Soon after the New Thing, European improvisers abandoned rhythm in an attempt to free themselves of the tyranny of Time. It was exciting and yielded some great results. At one point during the screening at the Kunstwerke I remembered an old, black American phrase that Jazz and Blues were the Devil’s music. Then I thought of Jackson Pollack’s splatter paintings while I listened to Snow’s piano playing. I thought of Ghosts and that here I was watching three old white men conjure the devil with a fury. I watched and listened. What I saw were Ghosts.

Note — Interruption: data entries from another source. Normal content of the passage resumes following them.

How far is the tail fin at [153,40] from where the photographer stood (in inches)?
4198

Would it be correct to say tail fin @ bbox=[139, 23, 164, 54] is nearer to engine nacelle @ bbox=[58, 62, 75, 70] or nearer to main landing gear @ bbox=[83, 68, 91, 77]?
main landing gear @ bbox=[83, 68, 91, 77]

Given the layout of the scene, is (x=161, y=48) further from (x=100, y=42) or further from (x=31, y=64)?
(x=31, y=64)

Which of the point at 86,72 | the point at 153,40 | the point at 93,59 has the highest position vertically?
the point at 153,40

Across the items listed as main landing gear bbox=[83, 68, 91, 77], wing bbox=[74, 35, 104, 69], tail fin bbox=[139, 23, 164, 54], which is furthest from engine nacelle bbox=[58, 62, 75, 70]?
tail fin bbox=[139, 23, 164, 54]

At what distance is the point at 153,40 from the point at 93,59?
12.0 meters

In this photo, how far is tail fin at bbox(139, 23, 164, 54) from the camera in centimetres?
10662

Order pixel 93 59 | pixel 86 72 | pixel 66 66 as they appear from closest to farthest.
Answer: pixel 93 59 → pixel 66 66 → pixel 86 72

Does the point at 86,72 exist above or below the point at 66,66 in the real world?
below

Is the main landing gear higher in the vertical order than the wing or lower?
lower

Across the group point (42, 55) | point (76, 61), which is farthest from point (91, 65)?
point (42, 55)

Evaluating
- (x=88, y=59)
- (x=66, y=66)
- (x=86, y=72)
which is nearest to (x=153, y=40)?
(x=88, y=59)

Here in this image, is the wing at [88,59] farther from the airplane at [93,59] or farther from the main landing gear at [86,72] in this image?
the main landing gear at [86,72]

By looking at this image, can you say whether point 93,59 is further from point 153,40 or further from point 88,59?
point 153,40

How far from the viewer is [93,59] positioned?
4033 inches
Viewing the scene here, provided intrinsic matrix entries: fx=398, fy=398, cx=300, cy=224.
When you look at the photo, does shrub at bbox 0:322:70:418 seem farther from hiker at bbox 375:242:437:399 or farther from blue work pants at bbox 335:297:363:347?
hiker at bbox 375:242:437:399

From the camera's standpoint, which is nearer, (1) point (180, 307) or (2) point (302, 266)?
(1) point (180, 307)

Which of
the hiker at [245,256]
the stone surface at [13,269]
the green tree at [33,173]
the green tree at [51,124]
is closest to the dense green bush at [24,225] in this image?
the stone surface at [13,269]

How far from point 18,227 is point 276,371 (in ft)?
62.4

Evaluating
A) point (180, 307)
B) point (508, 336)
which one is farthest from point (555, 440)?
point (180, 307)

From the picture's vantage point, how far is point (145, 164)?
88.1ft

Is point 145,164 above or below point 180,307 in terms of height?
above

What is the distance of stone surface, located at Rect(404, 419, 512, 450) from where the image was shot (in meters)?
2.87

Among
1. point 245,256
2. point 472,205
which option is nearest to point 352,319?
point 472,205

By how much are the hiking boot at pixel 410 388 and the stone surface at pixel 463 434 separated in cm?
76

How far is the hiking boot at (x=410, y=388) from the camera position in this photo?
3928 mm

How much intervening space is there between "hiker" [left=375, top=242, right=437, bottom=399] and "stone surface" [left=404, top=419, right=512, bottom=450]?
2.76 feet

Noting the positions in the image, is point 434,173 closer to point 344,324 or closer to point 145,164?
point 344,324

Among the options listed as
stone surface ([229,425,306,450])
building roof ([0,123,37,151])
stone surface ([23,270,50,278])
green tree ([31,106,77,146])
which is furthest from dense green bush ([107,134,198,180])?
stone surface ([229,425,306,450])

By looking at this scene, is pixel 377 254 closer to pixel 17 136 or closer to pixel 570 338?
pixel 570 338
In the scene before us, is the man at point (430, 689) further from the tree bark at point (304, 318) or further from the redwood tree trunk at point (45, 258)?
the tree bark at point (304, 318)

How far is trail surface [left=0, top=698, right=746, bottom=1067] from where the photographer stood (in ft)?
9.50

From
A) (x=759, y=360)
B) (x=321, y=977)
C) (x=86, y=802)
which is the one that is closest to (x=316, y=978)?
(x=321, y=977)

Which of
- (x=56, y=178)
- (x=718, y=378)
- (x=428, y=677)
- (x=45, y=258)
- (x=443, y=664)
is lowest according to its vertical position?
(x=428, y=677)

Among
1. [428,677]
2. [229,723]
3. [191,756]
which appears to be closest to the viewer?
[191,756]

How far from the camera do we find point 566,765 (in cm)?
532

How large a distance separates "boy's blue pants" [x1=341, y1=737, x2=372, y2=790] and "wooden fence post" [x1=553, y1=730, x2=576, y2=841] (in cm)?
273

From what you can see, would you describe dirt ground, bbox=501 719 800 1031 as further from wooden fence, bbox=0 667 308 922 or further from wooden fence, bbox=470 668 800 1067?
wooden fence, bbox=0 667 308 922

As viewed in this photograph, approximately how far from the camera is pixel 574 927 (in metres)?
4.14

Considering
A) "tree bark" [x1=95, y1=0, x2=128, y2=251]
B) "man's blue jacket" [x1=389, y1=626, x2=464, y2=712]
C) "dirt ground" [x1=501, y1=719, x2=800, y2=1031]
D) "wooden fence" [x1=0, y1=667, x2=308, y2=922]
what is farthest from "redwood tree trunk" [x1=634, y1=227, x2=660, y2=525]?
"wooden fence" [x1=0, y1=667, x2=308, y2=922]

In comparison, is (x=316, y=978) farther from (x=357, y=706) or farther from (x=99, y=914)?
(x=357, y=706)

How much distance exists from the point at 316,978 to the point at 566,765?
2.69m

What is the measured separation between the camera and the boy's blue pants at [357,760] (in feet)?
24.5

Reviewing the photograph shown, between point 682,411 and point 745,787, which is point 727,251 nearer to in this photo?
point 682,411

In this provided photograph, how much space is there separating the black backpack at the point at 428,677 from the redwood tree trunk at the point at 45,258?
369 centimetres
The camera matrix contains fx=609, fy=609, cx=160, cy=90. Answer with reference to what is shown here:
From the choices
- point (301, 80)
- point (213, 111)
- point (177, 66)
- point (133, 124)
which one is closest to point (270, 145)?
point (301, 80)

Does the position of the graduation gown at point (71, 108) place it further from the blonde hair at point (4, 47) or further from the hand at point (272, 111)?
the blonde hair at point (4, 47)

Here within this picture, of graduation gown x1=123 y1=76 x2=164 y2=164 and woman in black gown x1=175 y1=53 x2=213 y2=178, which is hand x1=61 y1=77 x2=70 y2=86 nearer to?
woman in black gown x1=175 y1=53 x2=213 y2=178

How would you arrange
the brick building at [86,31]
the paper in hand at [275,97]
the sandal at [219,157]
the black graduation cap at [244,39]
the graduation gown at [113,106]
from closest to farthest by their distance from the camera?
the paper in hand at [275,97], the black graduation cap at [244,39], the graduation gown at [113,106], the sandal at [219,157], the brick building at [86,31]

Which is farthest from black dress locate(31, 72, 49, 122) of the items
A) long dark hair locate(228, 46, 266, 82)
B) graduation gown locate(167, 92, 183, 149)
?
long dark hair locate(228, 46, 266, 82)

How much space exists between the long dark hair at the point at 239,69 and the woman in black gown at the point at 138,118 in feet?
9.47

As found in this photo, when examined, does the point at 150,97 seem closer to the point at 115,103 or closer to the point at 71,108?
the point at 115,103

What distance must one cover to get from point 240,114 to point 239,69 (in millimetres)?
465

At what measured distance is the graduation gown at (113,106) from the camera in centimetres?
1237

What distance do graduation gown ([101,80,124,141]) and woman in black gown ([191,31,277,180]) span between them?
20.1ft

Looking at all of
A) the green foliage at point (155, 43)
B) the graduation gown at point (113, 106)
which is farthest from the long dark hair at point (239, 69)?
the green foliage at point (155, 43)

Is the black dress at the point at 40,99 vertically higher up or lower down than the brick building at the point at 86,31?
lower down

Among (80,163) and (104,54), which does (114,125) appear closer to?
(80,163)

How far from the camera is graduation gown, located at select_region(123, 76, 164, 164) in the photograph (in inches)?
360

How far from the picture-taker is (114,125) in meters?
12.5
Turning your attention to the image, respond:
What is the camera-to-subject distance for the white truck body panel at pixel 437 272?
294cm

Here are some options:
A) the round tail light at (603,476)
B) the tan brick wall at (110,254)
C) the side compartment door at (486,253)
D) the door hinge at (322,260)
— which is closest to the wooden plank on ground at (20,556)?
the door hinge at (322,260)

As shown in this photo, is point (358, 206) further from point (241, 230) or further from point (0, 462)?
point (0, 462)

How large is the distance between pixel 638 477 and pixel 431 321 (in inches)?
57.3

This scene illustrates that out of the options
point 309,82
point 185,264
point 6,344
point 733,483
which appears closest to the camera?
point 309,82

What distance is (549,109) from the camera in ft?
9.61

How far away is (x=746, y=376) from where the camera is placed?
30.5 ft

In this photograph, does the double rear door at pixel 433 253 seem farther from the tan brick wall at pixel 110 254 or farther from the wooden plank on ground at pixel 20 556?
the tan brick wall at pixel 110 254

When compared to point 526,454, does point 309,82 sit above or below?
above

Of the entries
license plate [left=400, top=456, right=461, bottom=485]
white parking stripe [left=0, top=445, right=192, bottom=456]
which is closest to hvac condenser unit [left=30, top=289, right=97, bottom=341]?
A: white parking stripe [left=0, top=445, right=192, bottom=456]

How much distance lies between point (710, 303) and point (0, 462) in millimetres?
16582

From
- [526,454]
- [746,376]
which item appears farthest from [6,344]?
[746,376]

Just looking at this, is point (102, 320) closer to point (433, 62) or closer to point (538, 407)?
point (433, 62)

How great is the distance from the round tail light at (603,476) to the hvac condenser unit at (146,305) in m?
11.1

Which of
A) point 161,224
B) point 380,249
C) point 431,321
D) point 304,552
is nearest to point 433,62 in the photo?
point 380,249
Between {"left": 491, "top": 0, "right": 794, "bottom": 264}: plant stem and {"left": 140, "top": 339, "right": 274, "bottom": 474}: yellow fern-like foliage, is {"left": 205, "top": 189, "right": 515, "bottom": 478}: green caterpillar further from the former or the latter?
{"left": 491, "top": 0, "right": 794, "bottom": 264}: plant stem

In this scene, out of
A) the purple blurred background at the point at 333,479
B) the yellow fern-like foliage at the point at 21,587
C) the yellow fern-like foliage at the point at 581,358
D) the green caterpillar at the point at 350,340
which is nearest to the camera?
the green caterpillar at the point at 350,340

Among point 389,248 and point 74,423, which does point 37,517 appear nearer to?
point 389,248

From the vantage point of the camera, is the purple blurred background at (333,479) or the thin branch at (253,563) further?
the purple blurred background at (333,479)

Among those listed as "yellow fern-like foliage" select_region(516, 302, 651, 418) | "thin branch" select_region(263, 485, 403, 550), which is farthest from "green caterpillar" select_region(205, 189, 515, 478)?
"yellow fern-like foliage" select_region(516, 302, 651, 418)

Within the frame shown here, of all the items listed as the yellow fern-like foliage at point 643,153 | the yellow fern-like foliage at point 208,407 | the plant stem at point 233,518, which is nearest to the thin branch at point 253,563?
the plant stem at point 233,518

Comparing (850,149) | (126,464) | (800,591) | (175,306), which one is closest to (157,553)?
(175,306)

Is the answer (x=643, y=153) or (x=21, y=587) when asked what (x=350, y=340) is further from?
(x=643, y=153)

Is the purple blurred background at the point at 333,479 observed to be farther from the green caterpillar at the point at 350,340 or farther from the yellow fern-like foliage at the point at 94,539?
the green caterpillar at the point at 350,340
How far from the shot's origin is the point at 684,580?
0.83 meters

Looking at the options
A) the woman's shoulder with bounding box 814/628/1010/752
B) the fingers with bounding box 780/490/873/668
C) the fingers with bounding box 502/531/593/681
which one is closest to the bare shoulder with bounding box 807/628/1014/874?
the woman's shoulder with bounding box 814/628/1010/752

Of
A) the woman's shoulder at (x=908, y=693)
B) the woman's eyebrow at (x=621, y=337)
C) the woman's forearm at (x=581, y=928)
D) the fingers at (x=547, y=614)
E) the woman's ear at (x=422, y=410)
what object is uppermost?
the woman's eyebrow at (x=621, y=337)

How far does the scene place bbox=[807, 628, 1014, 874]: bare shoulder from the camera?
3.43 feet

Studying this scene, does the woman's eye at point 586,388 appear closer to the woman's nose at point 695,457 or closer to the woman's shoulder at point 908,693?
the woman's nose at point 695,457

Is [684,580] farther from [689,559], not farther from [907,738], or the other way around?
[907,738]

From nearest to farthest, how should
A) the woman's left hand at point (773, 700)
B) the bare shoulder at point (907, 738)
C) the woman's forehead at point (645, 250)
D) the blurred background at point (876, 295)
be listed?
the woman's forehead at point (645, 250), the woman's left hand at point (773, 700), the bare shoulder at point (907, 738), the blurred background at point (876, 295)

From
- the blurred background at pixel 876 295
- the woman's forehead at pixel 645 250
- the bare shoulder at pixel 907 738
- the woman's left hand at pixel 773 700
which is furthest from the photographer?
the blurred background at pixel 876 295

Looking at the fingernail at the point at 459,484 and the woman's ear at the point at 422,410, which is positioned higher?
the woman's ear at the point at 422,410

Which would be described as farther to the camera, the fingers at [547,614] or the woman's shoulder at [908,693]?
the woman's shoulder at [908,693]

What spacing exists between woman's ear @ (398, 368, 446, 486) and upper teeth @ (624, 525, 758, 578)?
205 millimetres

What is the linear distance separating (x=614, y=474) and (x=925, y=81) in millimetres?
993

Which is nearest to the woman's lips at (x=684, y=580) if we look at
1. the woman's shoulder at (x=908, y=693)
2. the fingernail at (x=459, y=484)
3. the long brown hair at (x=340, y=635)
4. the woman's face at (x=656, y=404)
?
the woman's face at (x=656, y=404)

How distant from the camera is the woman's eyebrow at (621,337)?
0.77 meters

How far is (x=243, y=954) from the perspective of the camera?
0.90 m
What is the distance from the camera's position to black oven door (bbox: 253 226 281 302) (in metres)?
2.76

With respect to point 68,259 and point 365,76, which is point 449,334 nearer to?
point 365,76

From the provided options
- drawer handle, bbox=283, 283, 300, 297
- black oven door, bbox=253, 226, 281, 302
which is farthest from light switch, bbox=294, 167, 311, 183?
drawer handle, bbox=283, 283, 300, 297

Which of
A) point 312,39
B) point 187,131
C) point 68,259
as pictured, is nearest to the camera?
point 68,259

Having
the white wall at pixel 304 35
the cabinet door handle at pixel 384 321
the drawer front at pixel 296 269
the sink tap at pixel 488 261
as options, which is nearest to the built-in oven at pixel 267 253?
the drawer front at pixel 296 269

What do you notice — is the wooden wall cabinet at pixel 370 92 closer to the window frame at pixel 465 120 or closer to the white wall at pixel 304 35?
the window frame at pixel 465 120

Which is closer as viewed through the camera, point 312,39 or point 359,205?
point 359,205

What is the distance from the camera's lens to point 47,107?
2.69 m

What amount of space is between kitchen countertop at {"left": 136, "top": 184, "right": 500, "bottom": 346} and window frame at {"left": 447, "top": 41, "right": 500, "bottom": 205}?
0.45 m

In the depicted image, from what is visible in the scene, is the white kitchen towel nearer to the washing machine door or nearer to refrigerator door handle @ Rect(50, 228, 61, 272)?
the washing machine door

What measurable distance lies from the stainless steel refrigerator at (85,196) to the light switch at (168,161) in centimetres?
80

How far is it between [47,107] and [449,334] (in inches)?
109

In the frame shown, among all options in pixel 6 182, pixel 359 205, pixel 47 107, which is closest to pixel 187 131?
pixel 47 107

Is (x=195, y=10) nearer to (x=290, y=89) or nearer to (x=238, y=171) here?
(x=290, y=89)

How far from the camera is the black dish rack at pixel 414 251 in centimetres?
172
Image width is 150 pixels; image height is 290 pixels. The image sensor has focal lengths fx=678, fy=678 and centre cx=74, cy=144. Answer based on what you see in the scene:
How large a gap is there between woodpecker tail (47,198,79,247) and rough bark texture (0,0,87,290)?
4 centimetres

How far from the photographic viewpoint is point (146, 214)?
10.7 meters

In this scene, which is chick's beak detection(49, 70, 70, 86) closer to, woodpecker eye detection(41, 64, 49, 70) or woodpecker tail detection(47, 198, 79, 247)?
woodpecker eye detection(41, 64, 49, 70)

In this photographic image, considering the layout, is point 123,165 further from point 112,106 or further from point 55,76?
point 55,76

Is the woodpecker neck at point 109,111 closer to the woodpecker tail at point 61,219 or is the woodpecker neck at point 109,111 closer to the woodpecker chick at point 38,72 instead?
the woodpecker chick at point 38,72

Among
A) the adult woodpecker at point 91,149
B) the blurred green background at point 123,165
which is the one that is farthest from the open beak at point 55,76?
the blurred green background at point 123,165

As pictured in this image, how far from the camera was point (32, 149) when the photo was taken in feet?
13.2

I think if I had a piano for a year my life would be totally different somehow. As a way to sloppily end this missive I should mention Keiji Haino said in an interview once that the most inappropriate and oppressive instrument to be on stage with him would be a piano. On a live CD of his three piece improv band, Vajra, the three old Japanese men fucking ROCK. They get way out there, like Snow, only Japanese. Sparks, sheets and splatter, then they swing into an a capella traditional number that they end with a short piano solo. Like this, Michaels Snow’s band gets way out, and for the encore they swing, old fashioned style. I guess kindred spirits are everywhere like Ghosts.

Another question; how do they find each other and when will they be popular?

Michaels Snow also has a new work focusing on music as well. Puccini

Thursday, February 5, 2009

Hanging Desire. Unit 1

The week prior to the explosion of image in Berlin we call a festival, i was fortunate enough to spend hours each day with the work of Ludwig Schönherr at the Halle A14 near the Hauptbahnhof. From the narrow platform outside the entrance where one time workers would load and unload trucks from this former warehouse, one looks across a busy street at what may seem to an untrained eye a shabby wasteland. Five or six trees stand tall and bare above a field of dead weeds and broken glass. The area is fenced off as if it were somehow a threat to the working order of a healthy city. Flanked on one side by an apartment building that has seen better days, and on another side by a row of unimaginative apartment buildings hastily put up in the years after the wall came down for a quick profit to developers. These are the types of things people build to fill in these spaces.

But enter the exhibition space and in Schönherr's work you will find clues to a poetic reading of such spaces in urban enviornments. Spanning some thirty plus years, the films, collage, and photography vary in form from landscapes and portraits to formal structuralism. In the structural contact sheet series you see the rare instance of an artist who is not afraid to engage in the material of popular culture without the distancing tool of irony. He embraces American cartoons such as Popeye and Superman with love in his formal structures, to the point of identifying with Clark Kent as a self portrait. A close look at accompanying texts and diagrams will give you not only a glimpse of how this artist thinks and organizes, but also one reads such nice statements as "Television as a Creative Force", and predictions for the proliferation of mass image production that anticipated the internet by over twenty years. This is not so much to suggest a Prophet status for Schönherr, as to paraphrase Walter Benjamin, "what need of fortune tellers when one need only walk down any street with eyes wide open to see the future"

Surely Ludwig Schönherr has walked our cities with open eyes, and these eyes have recorded Desire for us. For one week I hung these records of desire in the Halle with Daniel and Trixie in a cold where we could see our breath. Among these works I became particularly fond of one series informally called Magic City. it is comprised of photos taken in New York City in the 1970s from a space that appears to have been freed from all human usefulness. A dead Space. A space of desire, a poetic space.

In the space of cinema later this week we can see such spaces he recorded in Hamburg and New York.